Arthur tried to speak to Thelma the next morning. When he opened his mouth, Thelma cooed at him about how her diamond ring that dear Henry had given to her on their last Christmas together had gone down the kitchen drain, and would Arthur mind terribly getting it out for her?
So Arthur lay on his back under the pink sink, while Thelma sat at the glass-topped wrought iron kitchen table — also pink. She sipped grasshoppers, never offering anything to Arthur, and cooed.
“My goodness, Arthur. I never thought it would take this long to get a little old diamond ring out of a little old sink drain. I’m playing bridge at two. I mean, you fixed the washing machine in an hour, and you had to take it all apart. Remember how I bet you wouldn’t get it all back together again? But you did. You really are so marvellous with your hands. I don’t believe there’s anything you can’t do.
“Does Millie appreciate you? Really appreciate you, I mean. If she ever gets tired of you, you just come right over here. You understand? Henry Bejaman Norburton may have inherited twenty million dollars. But he couldn’t hold a candle to you when it comes to electricity and plumbing. I really am the luckiest woman to have a strong, intelligent, clever man like you around.
“Almost finished,” Arthur said, giving a last twist to the thin copper wire he was working with. He handed out the diamond ring that looked too small for Thelma’s pudgy fingers.

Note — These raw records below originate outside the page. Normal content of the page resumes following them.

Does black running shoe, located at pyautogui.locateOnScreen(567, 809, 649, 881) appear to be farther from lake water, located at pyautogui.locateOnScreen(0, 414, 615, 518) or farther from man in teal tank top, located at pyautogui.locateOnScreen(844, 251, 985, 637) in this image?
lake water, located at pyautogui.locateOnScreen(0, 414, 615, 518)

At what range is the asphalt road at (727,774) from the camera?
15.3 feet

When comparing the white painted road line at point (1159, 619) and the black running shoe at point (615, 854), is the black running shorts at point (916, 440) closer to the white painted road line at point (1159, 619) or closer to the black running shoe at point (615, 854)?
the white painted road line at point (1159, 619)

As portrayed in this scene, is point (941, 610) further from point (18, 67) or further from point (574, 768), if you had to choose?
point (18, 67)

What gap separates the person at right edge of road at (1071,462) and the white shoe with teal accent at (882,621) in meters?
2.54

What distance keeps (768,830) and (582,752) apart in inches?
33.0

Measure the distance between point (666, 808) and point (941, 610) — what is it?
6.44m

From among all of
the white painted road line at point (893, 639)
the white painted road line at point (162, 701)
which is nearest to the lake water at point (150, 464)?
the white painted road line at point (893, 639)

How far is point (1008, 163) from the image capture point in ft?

“You still have time to make your bridge game.” He slid out from under the sink and began gathering up the wire cutters, voltage tester, and other tools.

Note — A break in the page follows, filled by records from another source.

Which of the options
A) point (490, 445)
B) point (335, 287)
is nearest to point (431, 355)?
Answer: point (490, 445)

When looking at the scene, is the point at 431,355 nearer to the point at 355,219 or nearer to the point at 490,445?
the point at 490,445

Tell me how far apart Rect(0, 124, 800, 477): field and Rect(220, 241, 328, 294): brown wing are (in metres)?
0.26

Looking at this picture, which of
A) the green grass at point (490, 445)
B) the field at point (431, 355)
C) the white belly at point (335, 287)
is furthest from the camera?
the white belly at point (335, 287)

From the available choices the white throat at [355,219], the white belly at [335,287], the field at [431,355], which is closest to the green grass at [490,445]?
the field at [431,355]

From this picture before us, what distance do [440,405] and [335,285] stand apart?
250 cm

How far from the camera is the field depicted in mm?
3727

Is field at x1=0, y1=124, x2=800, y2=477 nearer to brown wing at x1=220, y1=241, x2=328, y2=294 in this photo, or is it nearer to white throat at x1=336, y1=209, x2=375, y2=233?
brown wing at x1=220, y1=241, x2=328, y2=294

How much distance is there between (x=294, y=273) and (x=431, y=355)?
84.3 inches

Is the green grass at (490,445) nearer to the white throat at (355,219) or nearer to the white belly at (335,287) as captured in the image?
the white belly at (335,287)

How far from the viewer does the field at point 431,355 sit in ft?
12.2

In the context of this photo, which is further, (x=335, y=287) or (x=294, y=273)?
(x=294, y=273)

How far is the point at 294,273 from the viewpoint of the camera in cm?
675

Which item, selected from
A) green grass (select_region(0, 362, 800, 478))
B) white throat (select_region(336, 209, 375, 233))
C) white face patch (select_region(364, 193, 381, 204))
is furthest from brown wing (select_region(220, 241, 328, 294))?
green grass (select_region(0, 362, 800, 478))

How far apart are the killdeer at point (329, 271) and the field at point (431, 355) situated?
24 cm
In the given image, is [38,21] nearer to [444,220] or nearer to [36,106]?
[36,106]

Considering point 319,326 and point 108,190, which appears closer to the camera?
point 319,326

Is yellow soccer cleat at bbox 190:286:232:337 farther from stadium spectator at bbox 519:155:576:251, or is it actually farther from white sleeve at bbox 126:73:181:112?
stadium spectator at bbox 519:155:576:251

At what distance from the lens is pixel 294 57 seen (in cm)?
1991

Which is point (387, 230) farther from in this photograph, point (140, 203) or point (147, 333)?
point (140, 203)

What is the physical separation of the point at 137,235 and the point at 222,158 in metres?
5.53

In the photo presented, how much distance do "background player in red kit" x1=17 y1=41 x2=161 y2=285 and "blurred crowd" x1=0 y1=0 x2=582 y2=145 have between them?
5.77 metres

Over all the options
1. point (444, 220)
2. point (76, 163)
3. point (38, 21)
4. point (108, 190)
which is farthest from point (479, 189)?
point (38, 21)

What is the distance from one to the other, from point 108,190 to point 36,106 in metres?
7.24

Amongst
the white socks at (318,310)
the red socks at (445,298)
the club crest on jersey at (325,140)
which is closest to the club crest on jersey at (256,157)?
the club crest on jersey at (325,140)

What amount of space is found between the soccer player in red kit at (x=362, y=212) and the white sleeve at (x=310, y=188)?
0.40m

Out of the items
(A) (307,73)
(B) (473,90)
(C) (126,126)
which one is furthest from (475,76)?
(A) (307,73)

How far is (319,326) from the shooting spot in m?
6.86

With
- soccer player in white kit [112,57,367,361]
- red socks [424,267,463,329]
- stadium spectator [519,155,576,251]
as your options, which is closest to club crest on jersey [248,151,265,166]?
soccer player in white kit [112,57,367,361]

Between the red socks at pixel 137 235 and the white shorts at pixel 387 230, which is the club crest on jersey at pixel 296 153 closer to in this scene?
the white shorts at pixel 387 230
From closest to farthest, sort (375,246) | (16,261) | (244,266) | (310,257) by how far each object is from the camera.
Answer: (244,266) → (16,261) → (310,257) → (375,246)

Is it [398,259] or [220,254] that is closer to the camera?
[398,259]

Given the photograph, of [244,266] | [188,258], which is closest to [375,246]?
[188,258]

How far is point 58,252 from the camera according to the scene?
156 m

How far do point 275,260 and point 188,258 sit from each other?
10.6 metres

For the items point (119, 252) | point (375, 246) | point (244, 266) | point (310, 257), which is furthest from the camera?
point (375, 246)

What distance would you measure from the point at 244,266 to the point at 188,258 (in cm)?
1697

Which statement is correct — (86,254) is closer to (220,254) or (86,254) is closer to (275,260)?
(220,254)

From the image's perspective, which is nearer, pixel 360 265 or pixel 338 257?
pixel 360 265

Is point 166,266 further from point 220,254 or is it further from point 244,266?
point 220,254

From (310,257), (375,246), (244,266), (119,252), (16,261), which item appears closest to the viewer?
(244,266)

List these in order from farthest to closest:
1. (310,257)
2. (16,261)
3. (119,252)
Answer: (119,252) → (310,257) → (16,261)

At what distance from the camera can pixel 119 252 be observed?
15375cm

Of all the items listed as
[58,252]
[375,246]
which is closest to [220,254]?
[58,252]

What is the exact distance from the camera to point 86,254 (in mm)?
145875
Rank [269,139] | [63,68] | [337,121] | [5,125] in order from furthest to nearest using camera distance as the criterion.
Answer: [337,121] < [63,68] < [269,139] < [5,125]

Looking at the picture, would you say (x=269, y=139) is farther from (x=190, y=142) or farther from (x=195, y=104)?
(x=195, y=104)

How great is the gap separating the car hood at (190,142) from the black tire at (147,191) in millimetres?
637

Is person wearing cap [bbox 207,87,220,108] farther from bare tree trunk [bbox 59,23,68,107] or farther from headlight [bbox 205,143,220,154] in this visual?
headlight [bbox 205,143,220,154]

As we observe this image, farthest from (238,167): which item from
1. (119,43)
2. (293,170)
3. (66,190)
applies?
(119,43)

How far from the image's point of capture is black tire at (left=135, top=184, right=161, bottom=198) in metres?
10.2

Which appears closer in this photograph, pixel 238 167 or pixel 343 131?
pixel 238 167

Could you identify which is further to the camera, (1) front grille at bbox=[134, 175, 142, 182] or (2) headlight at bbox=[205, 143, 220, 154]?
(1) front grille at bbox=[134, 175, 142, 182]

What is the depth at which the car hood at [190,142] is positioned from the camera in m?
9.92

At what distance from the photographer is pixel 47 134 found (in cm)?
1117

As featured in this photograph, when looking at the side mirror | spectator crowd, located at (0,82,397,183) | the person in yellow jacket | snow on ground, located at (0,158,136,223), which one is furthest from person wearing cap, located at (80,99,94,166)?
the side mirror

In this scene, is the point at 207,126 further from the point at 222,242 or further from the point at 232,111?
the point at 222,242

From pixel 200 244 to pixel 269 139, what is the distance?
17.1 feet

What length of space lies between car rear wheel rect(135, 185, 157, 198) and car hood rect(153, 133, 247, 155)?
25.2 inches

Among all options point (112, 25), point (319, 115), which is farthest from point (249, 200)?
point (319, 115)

“I just don’t know how to thank you, Arthur. Would you like a glass of water?”
“No, thanks, Thelma. It’s almost two, and Millie will wonder what’s become of me.”

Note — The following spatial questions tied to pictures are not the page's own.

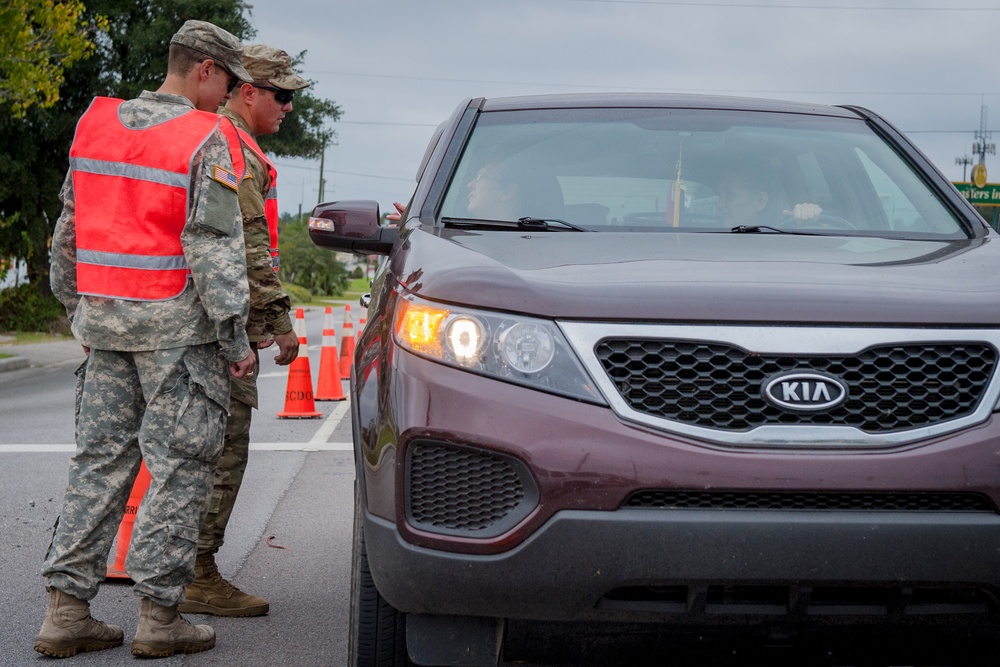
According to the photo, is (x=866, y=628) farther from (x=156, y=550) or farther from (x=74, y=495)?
(x=74, y=495)

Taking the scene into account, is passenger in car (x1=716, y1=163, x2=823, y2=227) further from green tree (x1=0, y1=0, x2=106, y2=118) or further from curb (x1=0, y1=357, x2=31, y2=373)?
curb (x1=0, y1=357, x2=31, y2=373)

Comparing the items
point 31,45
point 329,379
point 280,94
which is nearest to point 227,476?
point 280,94

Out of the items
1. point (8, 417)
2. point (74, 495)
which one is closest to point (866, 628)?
point (74, 495)

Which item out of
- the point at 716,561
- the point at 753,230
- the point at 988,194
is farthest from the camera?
the point at 988,194

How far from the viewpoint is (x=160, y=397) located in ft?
13.4

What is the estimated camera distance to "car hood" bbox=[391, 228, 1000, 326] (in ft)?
8.75

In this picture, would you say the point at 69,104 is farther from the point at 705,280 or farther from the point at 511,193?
the point at 705,280

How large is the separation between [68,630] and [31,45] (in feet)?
47.4

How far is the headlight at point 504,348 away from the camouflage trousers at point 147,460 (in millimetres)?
1515

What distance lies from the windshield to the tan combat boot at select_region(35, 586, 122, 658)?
1.86 m

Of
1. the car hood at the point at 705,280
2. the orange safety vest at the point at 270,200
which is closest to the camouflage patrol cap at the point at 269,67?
the orange safety vest at the point at 270,200

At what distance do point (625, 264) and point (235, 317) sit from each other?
1.59 meters

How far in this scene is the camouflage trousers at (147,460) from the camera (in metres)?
4.08

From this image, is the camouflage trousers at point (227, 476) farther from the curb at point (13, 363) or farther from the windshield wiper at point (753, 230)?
the curb at point (13, 363)
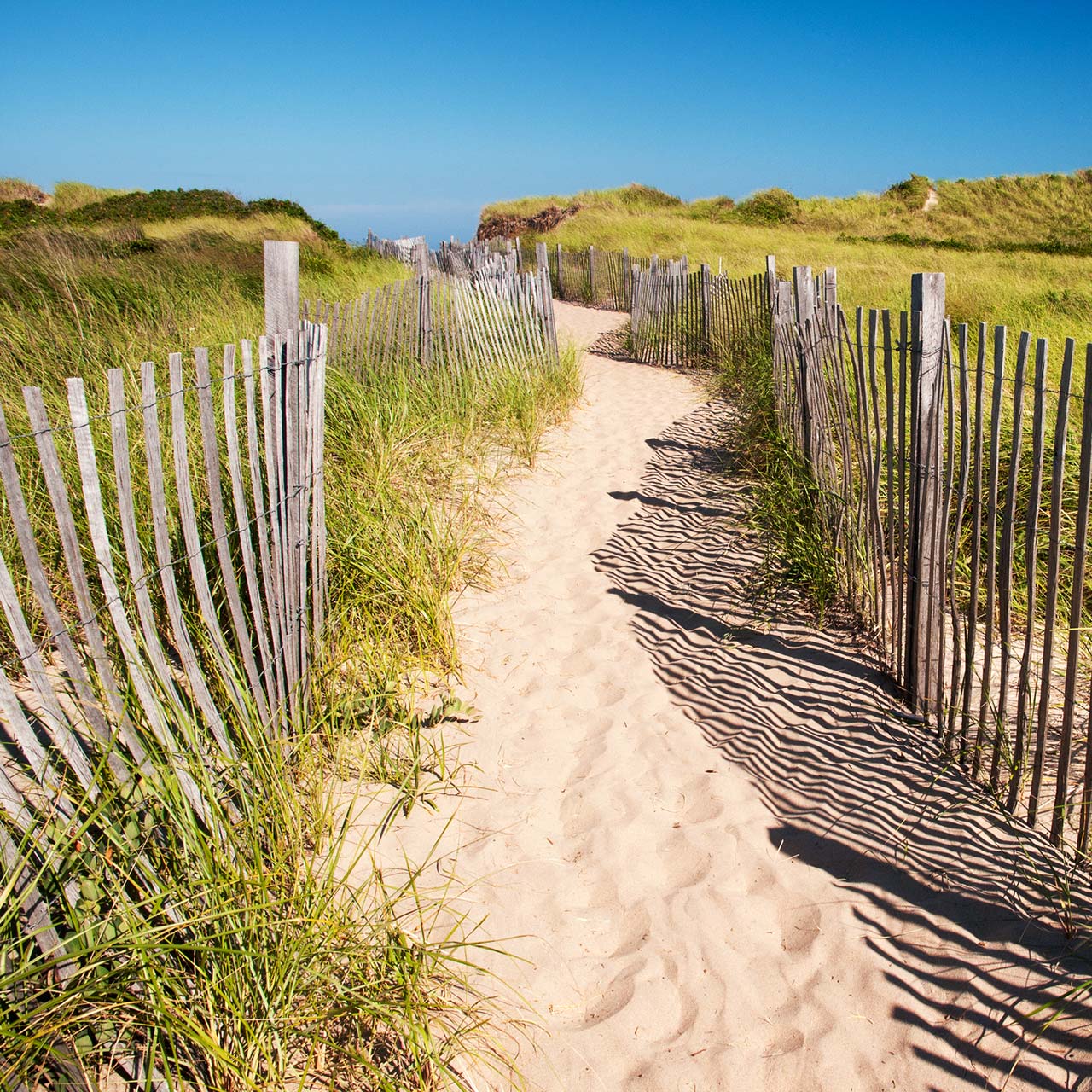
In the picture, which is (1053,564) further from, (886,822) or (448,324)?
(448,324)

“Well, I do appreciate it. You really are the cleverest man. Is there anything you can’t do?”
“Not once I set my mind to it, Thelma” he said proudly.
Arthur felt real pride later that evening, when he saw the sudden eerie glow in the kitchen next door, and then total darkness. He’d never wired a garbage disposal before.
Continuous feed disposal units were dangerous, he had always said, what with water running and women pushing things through the metal sink ring with wet hands. If ever the fuse on the unit didn’t cut off right, if something happened to short the motor and send an electric current up to that metal ring...
Of course, it was probably a one-in-five-hundred-million chance — unless a handy man knew how to fix it just right.